Hi all,
for Week 7's nature writing, the extra stuff beyond the reader is basically just to read the four pages from the Weldon essay, which recently won a national nature writing prize. there are two extracts from the 11 pages, so don't worry that it isn't consecutive. you can hear an interview with Weldon here.
if you can either bring in the in-class writing you did (Tuesday) or the ten minutes' worth of homework on either a place you've been completely alone or in a crowd, that would be good for discussion.
for the pitches - I hope we'll get through everyone but depending on time we may split it between weeks 7 and 8. You do NOT need a piece of writing. the pitch is the very short description of your piece you give to an editor to see if they are willing to take it for their publication. you need to cover:
- a one sentence description ("adventure piece about a disastrous climb of Mt Everest")
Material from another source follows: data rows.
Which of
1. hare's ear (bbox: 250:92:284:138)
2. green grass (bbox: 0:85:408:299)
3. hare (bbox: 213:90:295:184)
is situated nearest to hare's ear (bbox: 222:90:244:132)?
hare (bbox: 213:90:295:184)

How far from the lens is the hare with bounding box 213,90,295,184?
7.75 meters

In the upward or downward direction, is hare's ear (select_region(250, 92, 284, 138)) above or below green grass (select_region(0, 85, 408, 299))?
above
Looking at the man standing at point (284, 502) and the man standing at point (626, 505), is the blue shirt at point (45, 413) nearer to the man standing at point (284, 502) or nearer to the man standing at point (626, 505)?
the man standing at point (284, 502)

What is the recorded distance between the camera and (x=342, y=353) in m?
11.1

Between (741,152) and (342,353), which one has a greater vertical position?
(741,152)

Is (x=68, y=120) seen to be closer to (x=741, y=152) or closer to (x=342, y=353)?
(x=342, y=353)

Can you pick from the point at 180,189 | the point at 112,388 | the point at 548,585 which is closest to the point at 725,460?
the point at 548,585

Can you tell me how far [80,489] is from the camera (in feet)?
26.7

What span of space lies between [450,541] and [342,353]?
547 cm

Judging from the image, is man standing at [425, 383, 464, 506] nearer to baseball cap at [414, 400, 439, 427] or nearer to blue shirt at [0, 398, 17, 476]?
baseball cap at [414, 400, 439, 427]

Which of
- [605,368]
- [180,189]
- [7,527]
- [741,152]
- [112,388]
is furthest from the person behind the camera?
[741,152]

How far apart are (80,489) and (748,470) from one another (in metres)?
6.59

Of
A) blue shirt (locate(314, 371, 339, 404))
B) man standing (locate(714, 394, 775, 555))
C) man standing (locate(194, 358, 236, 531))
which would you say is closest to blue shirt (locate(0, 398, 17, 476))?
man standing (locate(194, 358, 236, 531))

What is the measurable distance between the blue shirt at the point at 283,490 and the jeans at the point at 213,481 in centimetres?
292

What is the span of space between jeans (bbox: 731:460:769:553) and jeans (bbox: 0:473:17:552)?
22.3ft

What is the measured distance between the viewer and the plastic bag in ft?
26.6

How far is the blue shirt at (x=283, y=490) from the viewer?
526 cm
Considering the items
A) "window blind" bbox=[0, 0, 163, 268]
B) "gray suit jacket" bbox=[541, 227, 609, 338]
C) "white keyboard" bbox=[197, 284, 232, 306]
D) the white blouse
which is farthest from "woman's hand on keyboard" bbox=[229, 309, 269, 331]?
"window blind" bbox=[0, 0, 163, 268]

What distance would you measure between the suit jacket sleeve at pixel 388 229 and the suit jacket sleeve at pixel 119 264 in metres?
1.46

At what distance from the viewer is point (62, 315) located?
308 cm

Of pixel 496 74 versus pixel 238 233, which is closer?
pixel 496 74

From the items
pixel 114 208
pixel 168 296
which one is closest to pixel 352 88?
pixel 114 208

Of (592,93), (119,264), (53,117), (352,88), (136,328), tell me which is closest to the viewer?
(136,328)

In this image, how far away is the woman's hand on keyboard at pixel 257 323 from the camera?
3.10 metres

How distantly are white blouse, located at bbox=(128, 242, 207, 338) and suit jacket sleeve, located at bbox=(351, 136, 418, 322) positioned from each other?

- the target audience ("will appeal to people who've dreamed of climbing Everest", or more prosaically, a piece on national dishes of India might appeal to middle aged cook-at-home types)
- two publications you think might take it (say a specialist climbing magazine and a more general magazine like the Weekend Australian - the Indian piece might for instance go into Gourmet Traveller and/or Epicure/a newspaper travel section)
- the themes (not the topic) - in the case of Into Thin Air, personal responsibility, the question of whether commercial climbing has gone too far. this can cover the tone of the piece too: investigative, humorous, personal, interview-based.
- length (number of words)
- supplementary elements (images, graphics, breakout boxes (say a list of deaths on Everest in the past ten year, or prices and services offered by climbing companies)
and an "it's like" pitch; what articles in that publication it resembles, writers whose style you are trying to emulate, a wider debate you feel the piece buys into.
these are all things you need to have in a successful magazine pitch, in one form or another: they make it easier for the editor to picture the resulting piece, and to figure out how it will fit into the template of that particular publication. they also reassure the editor that you know their publication and will write to their style and audience.
if you end up not writing the piece you pitch, that's OK.
After the break we only have four more weeks; anyone who is ready to workshop a longer folio piece will be welcome to volunteer to distribute it in Week 8.